- [Excerpted passage]
+ + + +

Rep. Ayanna Pressley (D-Mass.) speaks at a rally on October 1, 2018 in Boston. Pressley's primary campaign against then-incumbent Mike Capuano was in the news Friday as members of the CBC were taken to task over their support of her white opponent.

Rep. Ayanna Pressley (D-Mass.) speaks at a rally on October 1, 2018 in Boston. Pressley's primary campaign against then-incumbent Mike Capuano was in the news Friday as members of the CBC were taken to task over their support of her white opponent. (Photo: Scott Eisen/Getty Images)

This article has been updated with comment from Justice Democrats.

The continuing Democratic Party internal civil war opened a new front Friday after a report from The Hill featured members of the Congressional Black Caucus disparaging progressive groups like Justice Democrats for mounting primary challenges to its members and charging racism—despite the caucus itself supporting white incumbents over black challengers just last year.

+ + + +

- [Given information]
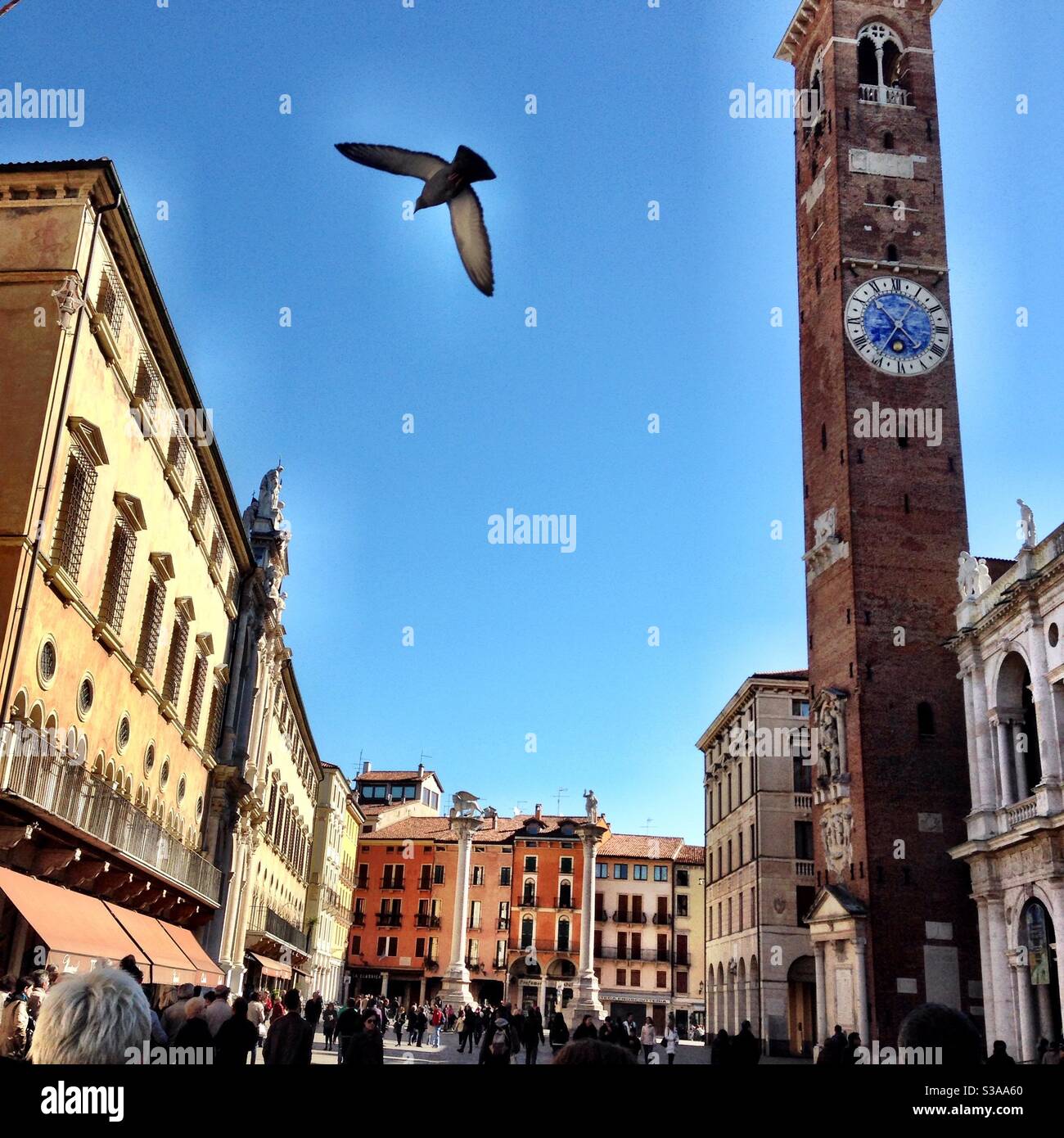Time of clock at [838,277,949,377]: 4:35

+ + + +

- [To be done]
A – Answer these from the article on the Congressional Black Caucus and Justice Democrats:
(i) On what date and in what city was Pressley speaking at a rally?
(ii) Who was the then-incumbent Pressley ran against in her primary campaign?
(iii) Which outlet's report featured caucus members criticizing progressive groups?
B – Resume the article on the Congressional Black Caucus and Justice Democrats after its last sentence.
The material isn't needed for this.

- [Answers]
A –
(i) October 1, 2018, in Boston
(ii) Mike Capuano
(iii) The Hill

B –
"Incumbency and blackness aren't qualifiers. Run on your record. Listen to your constituents."
—Goldie Taylor, The Daily Beast

The conflict comes as Justice Democrats is thus far backing one challenger to an incumbent member of the caucus: Rep. Wm. Lacy Clay (D-Mo.). But, as The Hill pointed out, the group may have other members in its sights as well like Reps. Hakeem Jeffries (D-N.Y.), Yvette Clarke (D-N.Y.), Joyce Beatty (D-Ohio), Emanuel Cleaver (D-Mo.), and Anthony Brown (D-Md.). 

The CBC's response to the threat has been to imply Justice Democrats are, at best, racially insensitive.

"It just seems strange that the social Democrats seem to be targeting members of the Congressional Black Caucus, individuals who have stood and fought to make sure that African Americans are included and part of this process," CBC member Rep. Gregory Meeks (D-N.Y.) told The Hill.

But Justice Democrats executive director board members Alexandra Rojas, Demond Drummer, and Nasim Thompson, in a statement, disputed that characterization.

"In 2018, Justice Democrats took on the political establishment in New York and Boston by supporting Alexandria Ocasio-Cortez and Ayanna Pressley—both of whom were taking on more conservative, white male incumbents," the group said. "Notably, the CBC endorsed Pressley's opponent even as she was running in a majority-people of color district. Today every single Justice Democrat in Congress is a person of color."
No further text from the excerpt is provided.